In the fall of 1987, Deacons Joseph, James and John Somerville were interviewed and photographed by the Catholic Standard newspaper of the Archdiocese of Washington, for a story that noted their distinction then of being the only three brothers in the United States to be serving as permanent deacons in the Catholic Church.
Describing the close-knit brothers, the article said their joint interview “was peppered with jolly laughter and gentle teasing. The three men sat in adjoining chairs, seeming to fit together as comfortably as the fingers in a well-worn leather glove.”
That article began by noting that when the Somerville brothers were children, they sometimes raced each other as they ran a few miles to attend Mass at their nearby parish, St. Joseph in Morganza, because there wasn’t room for all 10 children in their Southern Maryland farm family to ride to church together.
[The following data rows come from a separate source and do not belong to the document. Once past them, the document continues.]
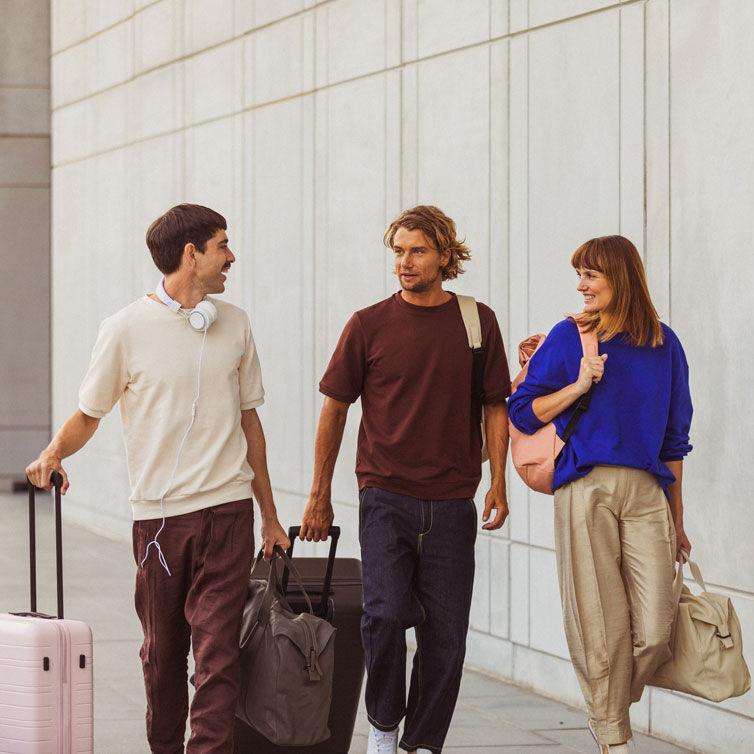 Dos hombres y una mujer andando con sus maletas en un aeropuerto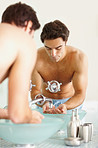 Young man at the basin washing his hands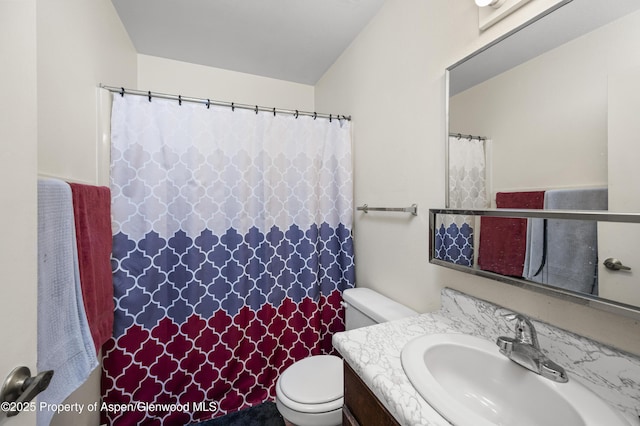 693 N 7th St, Silt, CO 81652 - full bathroom with a shower with shower curtain, vanity, and toilet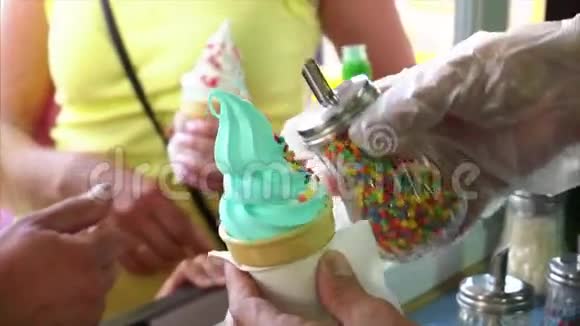 街头小贩用甜的彩色球洒冰淇淋华夫饼筒视频的预览图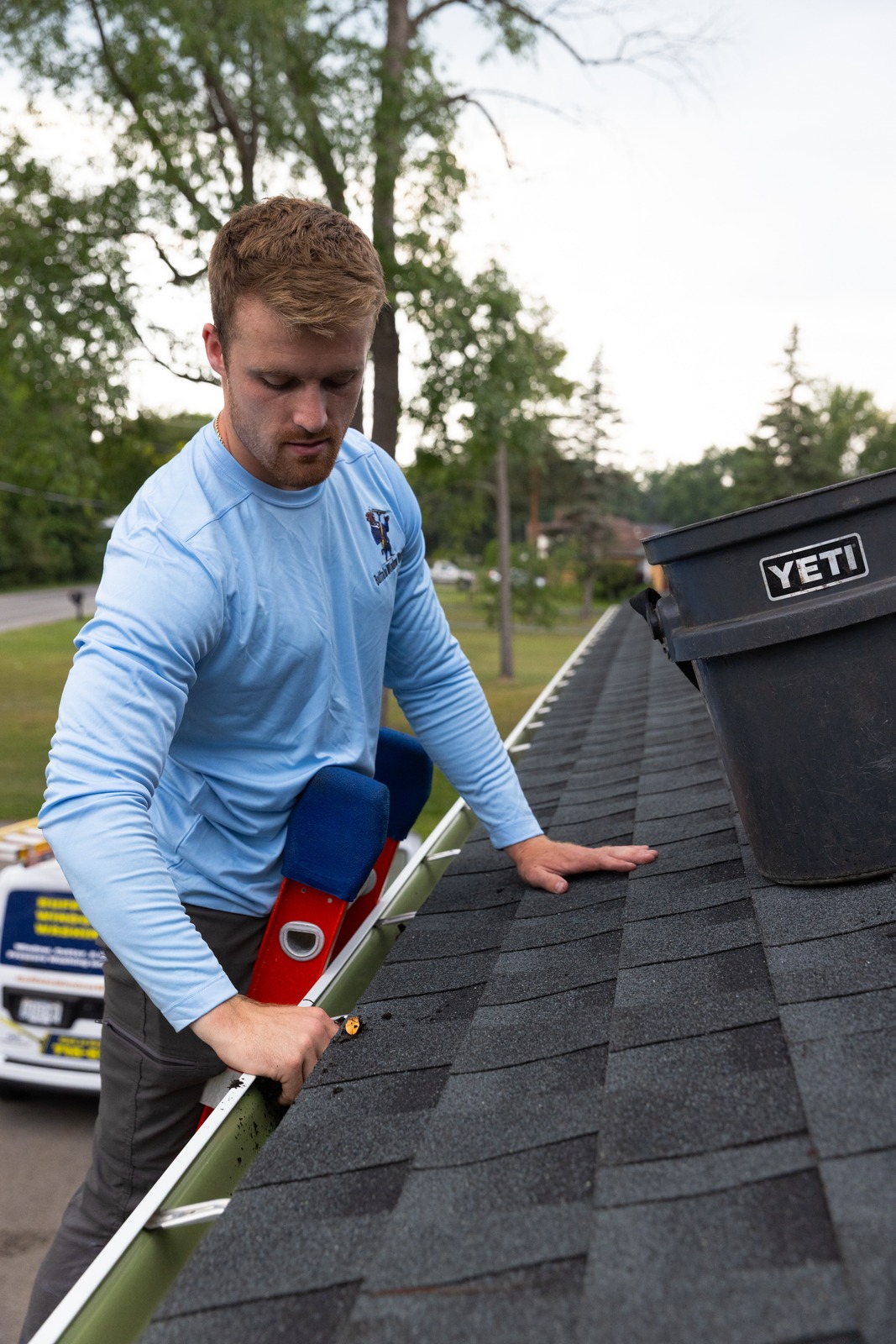 Technician cleaning gutter with bucket in front of him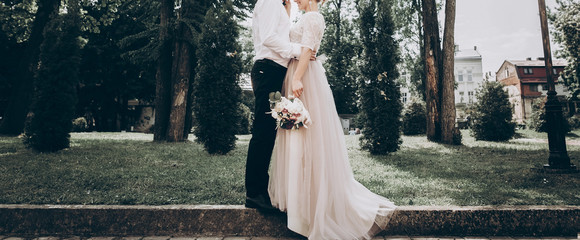 stylish wedding bride and groom in sunny park, sensual moment. modern couple hugging and embracing...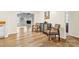 Open living room area offers wood flooring and natural light at 117 Pine Bluff Dr, Mooresville, NC 28117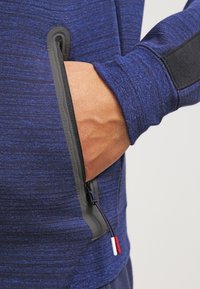 Giacca sportiva blu navy con finitura texturizzata, presenta una tasca laterale con cerniera nera e un dettaglio della linguetta di apertura rosso, bianco e blu.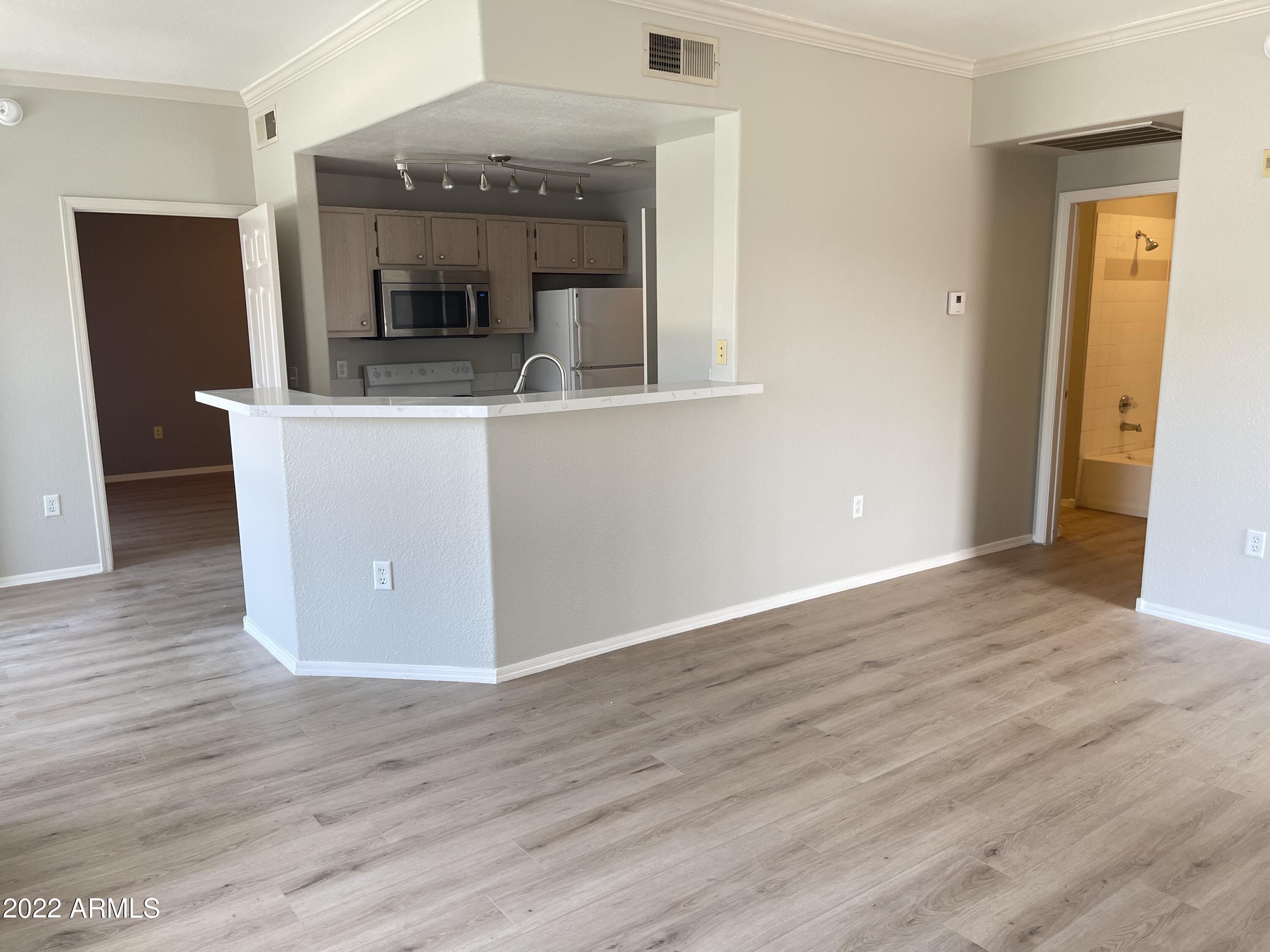 3236 East Chandler Boulevard, Unit 2093 Phoenix, AZ 85048 - Photo 2 of 28 a view of living room with wooden floor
Deacon Joseph Somerville, the oldest of those three brothers, died in 1996 at the age of 69. A retired D.C. police officer, he and his wife Harriet had seven children, and he served many years as a deacon at Our Lady Queen of Peace Parish in Washington.
This past fall, the two surviving Somerville deacon brothers met a Catholic Standard reporter again, 30 years after the first interview, at the home of Deacon John Somerville in Loveville, Maryland, located on the property where their father once farmed tobacco, corn, wheat and soybeans. Deacon James Somerville lives nearby, and the two attend daily Mass together at St. Joseph Church in Morganza, where they grew up and received the sacraments.
“I was born and raised about a mile from here,” said Deacon John Somerville.
Both brothers are now retired from their professional and church work.
Deacon John Somerville, who is now 87, worked for many years at the National Security Agency and served as a deacon at the Basilica of the National Shrine of the Immaculate Conception and St. Margaret of Scotland Parish in Seat Pleasant. Deacon James Somerville, who turns 89 on Feb. 25, worked as a supervisor for the Maryland Highway Department and served as a deacon at St. Joseph Parish in Morganza and assisted former Washington Auxiliary Bishops Leonard Olivier and William Curlin, both of whom are now deceased.
As with the first interview, the follow-up gravitated quickly to the lessons the men had learned from their parents, Dellie and Susie Somerville.